The very act of any form of prostitution—the purchase of a person for the ability to control and dominate them—is always exploitive. To put it plainly: a person with financial resources objectifies and purchases a vulnerable person seeking financial resources in exchange for sexual gratification. This imbalance of power exemplifies exploitation—a man pays for the ability to do whatever he wants to a woman, who, as the party being paid, is expected to comply with his desires. Furthermore, in these “sugaring” arrangements, the women participating are viewed exclusively for their ability to arouse men. The article describes the Seeking Arrangement Sugar Baby Summit, a “sugaring conference” so-to-speak, and quotes a sex buyer in attendance as saying, “I thought they said these girls were gonna be 10s […] But this is like a buncha 5s and 6s. Maybe they’ll take an I.O.U.” This statement alone embodies exploitation; when women’s bodies are viewed primarily and predominantly for their physical appeal to men, men will view women as objects that can be ranked, used, and abused. This mentality inevitably takes a toll on a woman’s psyche. One sugar baby stated, “I haven’t done it in a really long time . . . solely because of how it made me feel. Like it just makes you feel worthless ‘cause they don’t pay attention to your brain, they don’t care what you have to say. They just care that you’re attractive and you’re listening to them. I don’t want to ever have to look back and think, like, I made it to this point just because I used my body to get there.” Perhaps she feels this way because she was being exploited to serve a man’s sexual gratification.

Furthermore prostitution always puts prostituted persons at an increased risk of violence. The article unduly and dangerously glamorizes purchasers of sex. But the truth is not all sex buyers are men looking to spoil a woman with expensive jewelry and treat her well. Sex buyers come from a variety of backgrounds and all walks of life. Just because a “tech nerd” can afford buying sex through does not guarantee he will treat the prostituted person better than a man who “can only afford” to buy sex from street corners. All prostituted persons face threats of rape, sexual assault, and murder. The article discusses the “private pages” sugar babies look to in order to seek and “give advice on how to alleviate the pain of bruises from overzealous spanking and what to do when ‘scammers’ refuse to pay.” They also discuss “what they carry to protect themselves (knives, box cutters, pepper spray).” If purchasers of sex were not violent, these pages would not exist and women would not feel the need to “protect themselves.”

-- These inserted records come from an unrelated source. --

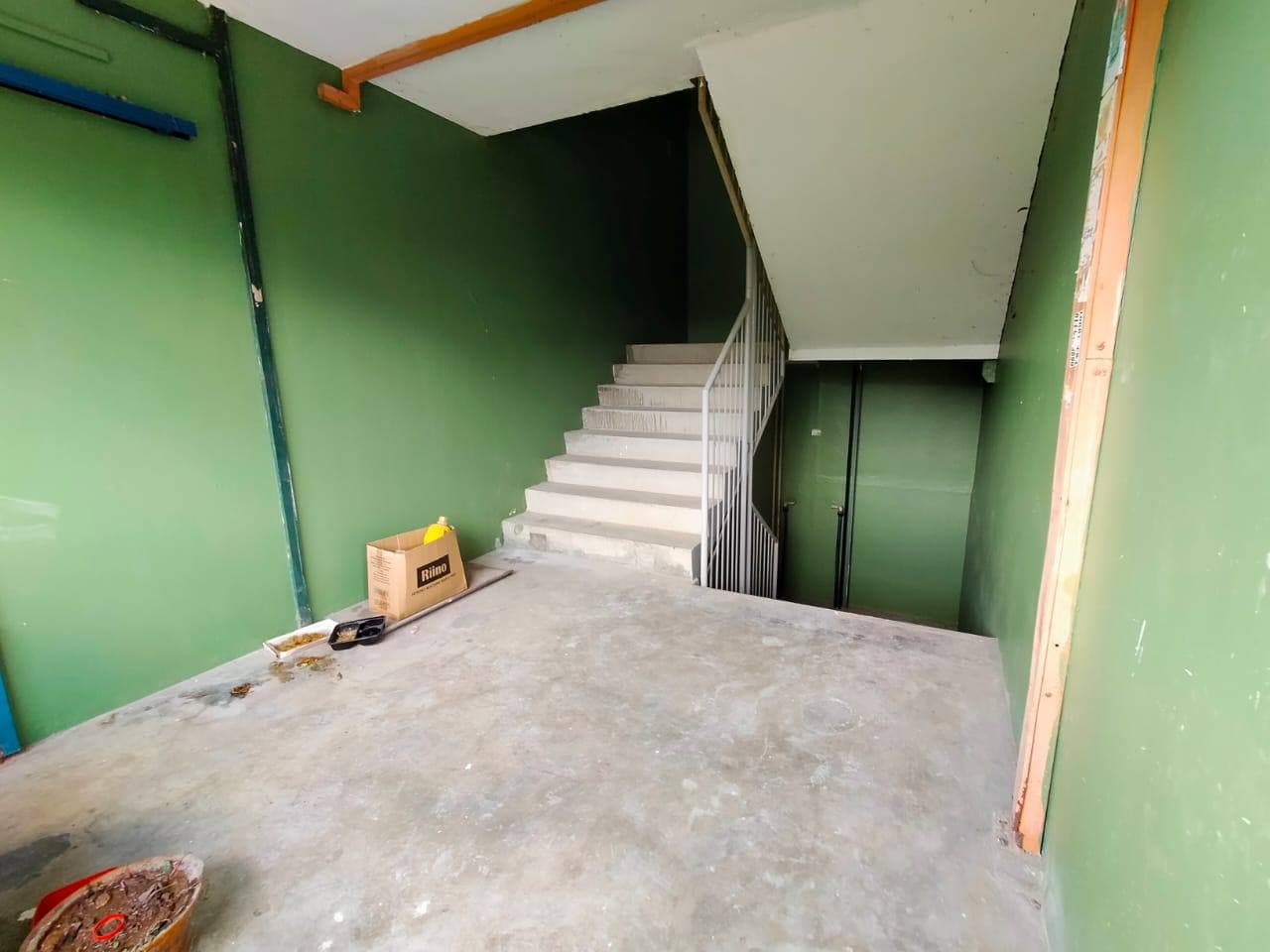 Flat PKNS Seksyen 24 - photo 11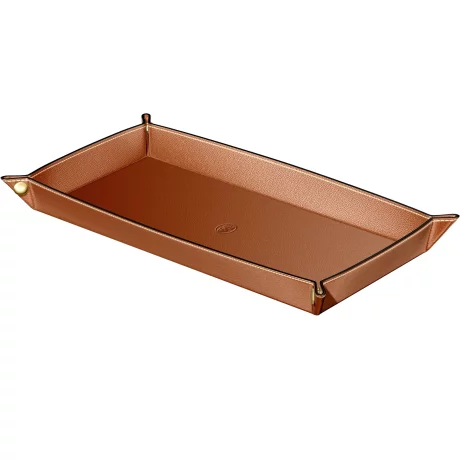 Brown Tavita Golit Buzunare M-686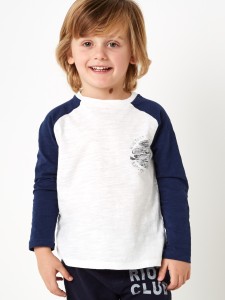 Tricou cu maneca lunga Riot Club - Img 3
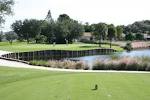 The Bridges at Springtree Golf Club in Sunrise, Florida, USA ...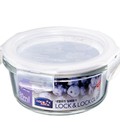 Hình ảnh: Hộp thủy tinh Lock&Lock  LLG821 380ML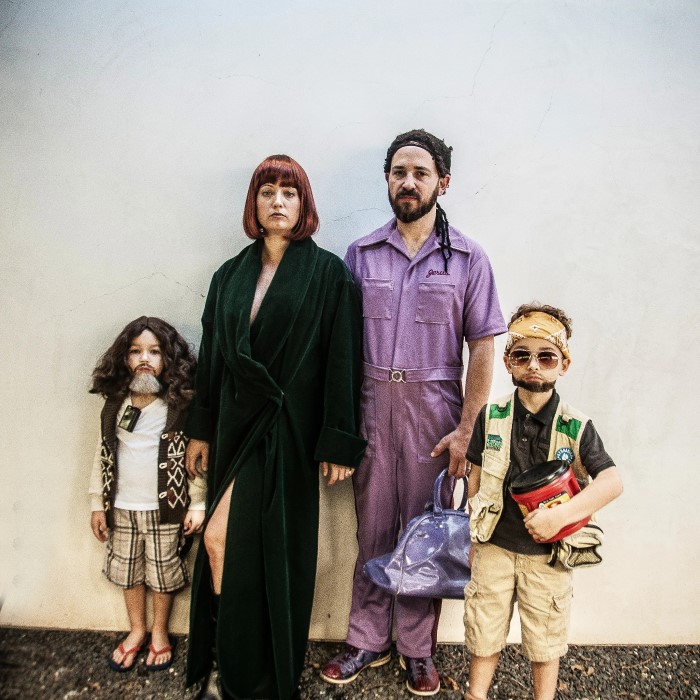 big lebowski costume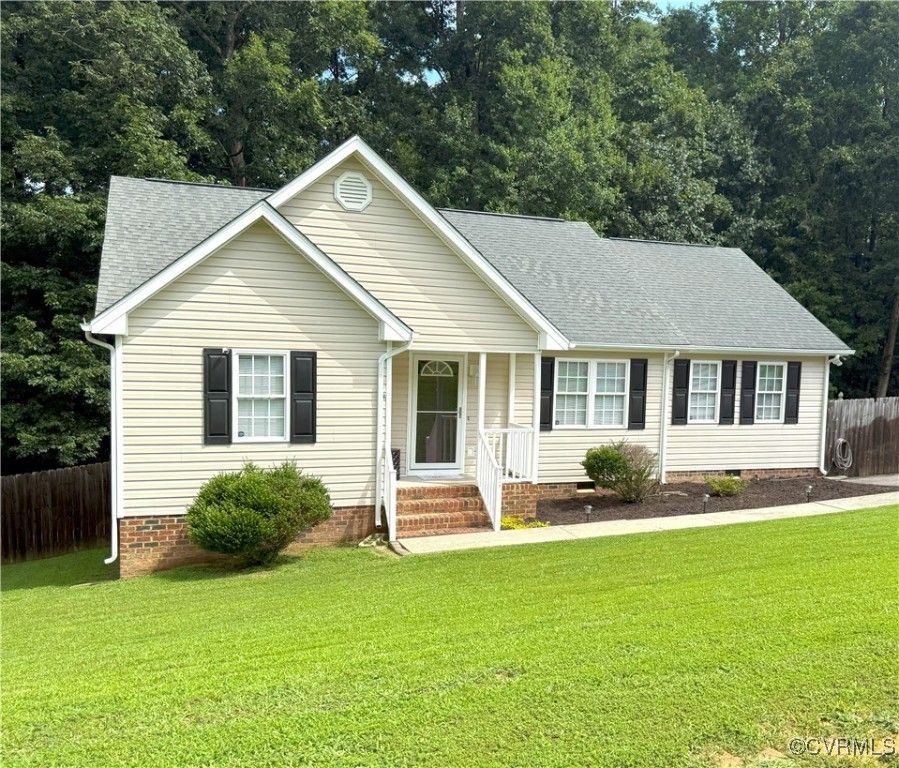 22910 Pheasant Ct, North Dinwiddie, VA 23803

Finally, undeniably, prostitution is a manifestation of economic and gender-based structural inequality. Yet, prostitution is so engrained and misrepresented in pop culture that people are desensitized by it. Men with adequate financial resources know they can “afford” any woman’s body they want for their own sexual pleasure. They don’t even think twice. Women’s bodies therefore, become just another commodity men—and wealthy men in particular—feel entitled to. Paying for sex is part of the male-desired lavish lifestyle—right alongside paying for fancy watches, sports cars, and all-inclusive trips.

Prostitution is not and can never be glamorous. Regardless of what name it is given, how a woman spends prostitution earnings, or where a purchaser finds her, prostitution is always the same in three aspects: it is always exploitive, it always increases the risk of violence against women, and it is always a form of economic and gender-based structural inequality. Glamorizing prostitution in mass-marketed articles like this is a dangerous disservice to young women because it masks the destructive nature of prostitution. Calling prostitution “sugaring” is nothing more than “sugar-coating” a dangerous and heinous crime that always victimizes a vulnerable person.